Work to be completed
Gather every line of the data that contains the word "sports" and copy each one out.

Dataset excerpts
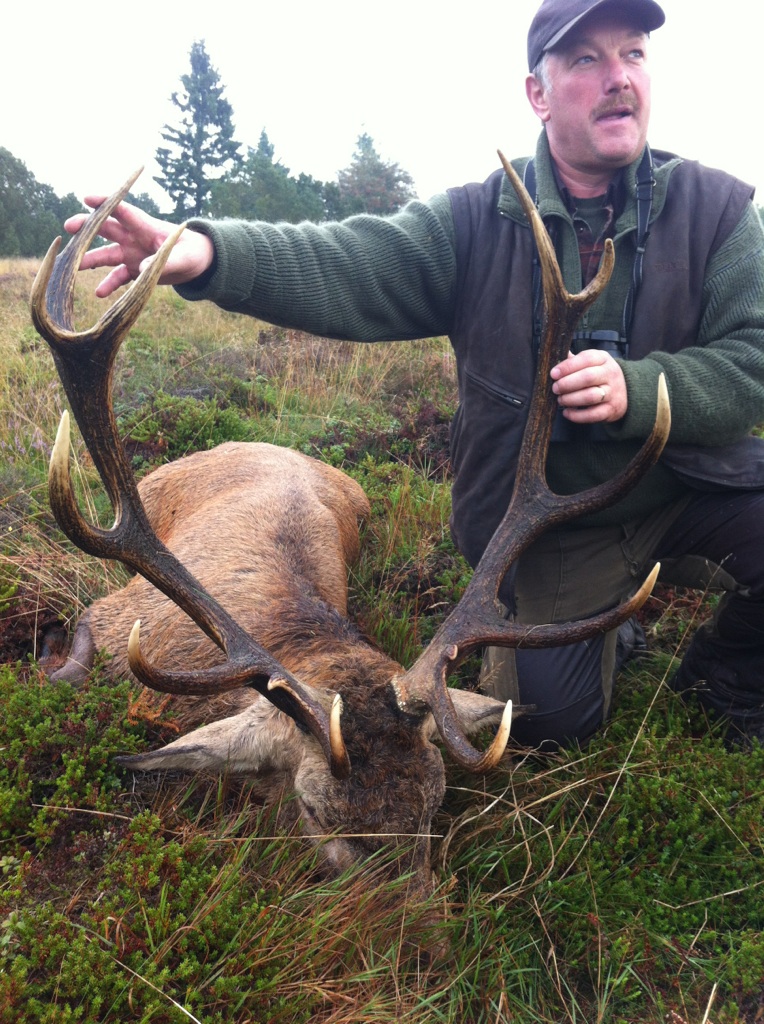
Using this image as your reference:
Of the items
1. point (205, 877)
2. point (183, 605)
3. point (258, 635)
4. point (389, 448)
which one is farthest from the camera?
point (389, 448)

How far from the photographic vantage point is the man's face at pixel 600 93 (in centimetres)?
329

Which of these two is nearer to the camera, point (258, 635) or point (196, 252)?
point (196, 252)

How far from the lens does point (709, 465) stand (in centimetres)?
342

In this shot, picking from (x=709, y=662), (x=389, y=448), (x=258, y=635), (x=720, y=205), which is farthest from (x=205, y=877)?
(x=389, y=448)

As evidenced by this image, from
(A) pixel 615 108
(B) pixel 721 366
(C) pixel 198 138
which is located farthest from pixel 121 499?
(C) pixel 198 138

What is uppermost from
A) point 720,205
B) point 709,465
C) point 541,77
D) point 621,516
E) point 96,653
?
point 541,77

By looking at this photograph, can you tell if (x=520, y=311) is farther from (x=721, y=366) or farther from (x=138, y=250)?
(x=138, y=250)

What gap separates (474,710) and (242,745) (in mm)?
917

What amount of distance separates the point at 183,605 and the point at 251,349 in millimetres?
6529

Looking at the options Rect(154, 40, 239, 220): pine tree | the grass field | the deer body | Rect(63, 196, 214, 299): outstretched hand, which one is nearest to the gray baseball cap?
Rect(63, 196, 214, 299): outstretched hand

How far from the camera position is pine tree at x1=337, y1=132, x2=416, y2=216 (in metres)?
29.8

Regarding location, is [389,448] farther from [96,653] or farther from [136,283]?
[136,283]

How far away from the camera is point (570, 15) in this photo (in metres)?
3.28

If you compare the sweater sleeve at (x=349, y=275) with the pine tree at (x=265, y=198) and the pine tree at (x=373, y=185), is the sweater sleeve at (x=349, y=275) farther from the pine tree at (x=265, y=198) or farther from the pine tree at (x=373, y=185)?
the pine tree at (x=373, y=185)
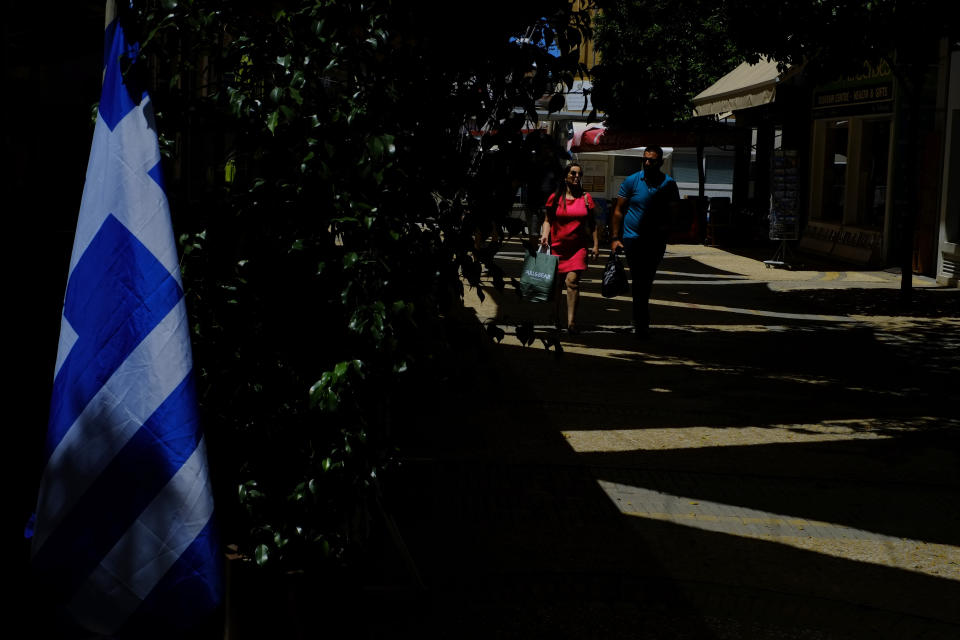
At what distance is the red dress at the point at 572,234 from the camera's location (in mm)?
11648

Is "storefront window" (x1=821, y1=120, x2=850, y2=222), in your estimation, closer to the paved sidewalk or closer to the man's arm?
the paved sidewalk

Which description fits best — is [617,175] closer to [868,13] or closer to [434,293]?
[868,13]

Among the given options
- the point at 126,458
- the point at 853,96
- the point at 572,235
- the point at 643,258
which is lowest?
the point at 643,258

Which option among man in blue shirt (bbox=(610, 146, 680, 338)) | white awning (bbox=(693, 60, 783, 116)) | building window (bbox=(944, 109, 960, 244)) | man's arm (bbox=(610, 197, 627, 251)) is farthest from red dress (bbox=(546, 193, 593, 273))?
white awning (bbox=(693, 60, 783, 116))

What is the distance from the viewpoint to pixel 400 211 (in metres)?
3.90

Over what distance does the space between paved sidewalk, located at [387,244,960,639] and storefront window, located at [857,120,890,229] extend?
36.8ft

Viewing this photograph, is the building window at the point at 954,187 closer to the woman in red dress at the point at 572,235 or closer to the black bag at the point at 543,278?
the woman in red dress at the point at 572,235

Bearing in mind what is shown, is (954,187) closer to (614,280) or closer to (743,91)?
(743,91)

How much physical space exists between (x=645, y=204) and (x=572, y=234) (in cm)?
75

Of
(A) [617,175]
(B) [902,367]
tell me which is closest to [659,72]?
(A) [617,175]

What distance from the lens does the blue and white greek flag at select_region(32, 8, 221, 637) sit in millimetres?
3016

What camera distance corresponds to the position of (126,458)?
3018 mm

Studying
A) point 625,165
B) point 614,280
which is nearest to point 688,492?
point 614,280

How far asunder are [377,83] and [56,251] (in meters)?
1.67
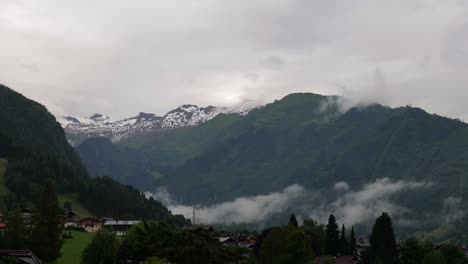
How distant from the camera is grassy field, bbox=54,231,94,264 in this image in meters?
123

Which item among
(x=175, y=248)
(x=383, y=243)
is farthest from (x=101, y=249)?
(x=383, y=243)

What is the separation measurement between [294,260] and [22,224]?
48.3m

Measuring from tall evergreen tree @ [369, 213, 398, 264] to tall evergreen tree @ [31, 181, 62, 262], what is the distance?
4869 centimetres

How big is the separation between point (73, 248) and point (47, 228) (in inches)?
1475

---

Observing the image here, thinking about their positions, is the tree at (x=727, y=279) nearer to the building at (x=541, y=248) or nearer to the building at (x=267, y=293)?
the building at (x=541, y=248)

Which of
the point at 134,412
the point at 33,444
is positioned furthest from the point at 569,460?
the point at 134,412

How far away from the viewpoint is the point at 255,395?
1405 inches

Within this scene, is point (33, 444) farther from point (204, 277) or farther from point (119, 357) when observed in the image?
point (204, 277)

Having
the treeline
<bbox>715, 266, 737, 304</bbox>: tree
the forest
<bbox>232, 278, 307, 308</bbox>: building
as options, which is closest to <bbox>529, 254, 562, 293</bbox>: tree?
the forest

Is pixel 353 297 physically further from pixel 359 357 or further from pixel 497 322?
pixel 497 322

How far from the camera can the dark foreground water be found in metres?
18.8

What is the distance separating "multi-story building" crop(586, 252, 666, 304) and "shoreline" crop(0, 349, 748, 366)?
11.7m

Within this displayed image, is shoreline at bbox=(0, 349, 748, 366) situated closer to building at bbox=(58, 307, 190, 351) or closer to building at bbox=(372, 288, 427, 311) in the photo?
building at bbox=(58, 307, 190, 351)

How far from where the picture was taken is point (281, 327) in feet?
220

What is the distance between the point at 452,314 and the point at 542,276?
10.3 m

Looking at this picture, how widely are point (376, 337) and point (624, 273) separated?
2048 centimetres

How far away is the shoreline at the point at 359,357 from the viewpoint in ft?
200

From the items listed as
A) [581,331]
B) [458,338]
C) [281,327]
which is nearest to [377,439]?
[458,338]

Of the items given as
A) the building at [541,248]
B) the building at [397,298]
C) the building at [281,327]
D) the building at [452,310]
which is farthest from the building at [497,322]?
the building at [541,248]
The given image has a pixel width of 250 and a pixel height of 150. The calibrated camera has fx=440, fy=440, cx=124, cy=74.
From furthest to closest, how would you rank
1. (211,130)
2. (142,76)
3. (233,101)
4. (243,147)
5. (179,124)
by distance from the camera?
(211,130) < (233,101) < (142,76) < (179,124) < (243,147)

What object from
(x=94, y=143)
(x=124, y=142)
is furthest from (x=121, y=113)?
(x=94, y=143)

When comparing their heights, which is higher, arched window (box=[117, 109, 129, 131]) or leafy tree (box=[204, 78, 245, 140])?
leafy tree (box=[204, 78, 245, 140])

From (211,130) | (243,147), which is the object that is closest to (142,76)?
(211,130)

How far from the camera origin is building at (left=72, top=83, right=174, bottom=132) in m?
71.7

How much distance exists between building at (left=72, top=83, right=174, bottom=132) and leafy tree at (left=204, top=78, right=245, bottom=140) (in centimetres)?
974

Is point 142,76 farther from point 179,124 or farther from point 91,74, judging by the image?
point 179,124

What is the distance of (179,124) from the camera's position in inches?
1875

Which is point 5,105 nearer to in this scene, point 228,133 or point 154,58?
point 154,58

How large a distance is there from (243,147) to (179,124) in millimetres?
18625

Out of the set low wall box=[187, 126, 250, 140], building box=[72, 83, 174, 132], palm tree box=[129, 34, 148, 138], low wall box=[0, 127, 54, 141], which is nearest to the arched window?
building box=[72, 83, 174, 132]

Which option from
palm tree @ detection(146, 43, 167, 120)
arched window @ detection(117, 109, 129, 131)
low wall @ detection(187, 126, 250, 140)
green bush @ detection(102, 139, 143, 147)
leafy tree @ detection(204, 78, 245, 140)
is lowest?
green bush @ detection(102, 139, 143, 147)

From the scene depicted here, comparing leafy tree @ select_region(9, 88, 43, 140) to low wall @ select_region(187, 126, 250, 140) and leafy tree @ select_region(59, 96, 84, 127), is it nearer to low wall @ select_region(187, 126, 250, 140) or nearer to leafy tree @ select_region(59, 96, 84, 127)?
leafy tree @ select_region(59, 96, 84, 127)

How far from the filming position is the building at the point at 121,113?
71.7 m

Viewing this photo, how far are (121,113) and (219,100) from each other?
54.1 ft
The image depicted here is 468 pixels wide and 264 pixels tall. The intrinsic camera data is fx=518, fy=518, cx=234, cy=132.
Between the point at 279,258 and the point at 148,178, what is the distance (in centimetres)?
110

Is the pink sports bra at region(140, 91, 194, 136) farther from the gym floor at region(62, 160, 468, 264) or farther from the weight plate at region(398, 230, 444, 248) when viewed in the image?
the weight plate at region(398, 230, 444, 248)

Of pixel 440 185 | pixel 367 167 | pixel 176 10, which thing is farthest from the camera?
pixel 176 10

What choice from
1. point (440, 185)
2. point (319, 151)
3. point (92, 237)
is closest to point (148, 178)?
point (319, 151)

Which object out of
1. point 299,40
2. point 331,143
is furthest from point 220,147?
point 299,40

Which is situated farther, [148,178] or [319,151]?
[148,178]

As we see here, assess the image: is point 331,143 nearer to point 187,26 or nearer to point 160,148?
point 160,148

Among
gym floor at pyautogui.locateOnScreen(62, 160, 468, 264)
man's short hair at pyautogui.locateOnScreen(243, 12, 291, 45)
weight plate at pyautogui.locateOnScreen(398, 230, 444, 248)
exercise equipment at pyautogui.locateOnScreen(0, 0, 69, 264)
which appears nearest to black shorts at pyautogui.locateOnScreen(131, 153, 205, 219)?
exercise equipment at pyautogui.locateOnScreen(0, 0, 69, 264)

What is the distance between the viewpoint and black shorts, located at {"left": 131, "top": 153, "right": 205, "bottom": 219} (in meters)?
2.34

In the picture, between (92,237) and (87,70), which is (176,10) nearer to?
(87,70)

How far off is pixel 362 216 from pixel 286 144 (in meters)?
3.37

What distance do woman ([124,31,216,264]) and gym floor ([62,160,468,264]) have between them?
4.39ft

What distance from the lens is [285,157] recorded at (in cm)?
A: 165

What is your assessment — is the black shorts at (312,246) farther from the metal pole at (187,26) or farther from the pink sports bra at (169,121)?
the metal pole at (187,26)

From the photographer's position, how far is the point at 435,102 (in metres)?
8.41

Response
Is the pink sports bra at region(140, 91, 194, 136) farther from the gym floor at region(62, 160, 468, 264) or farther from the weight plate at region(398, 230, 444, 248) when viewed in the image?
What is your assessment — is the black shorts at (312,246) farther from the metal pole at (187,26) or farther from the pink sports bra at (169,121)?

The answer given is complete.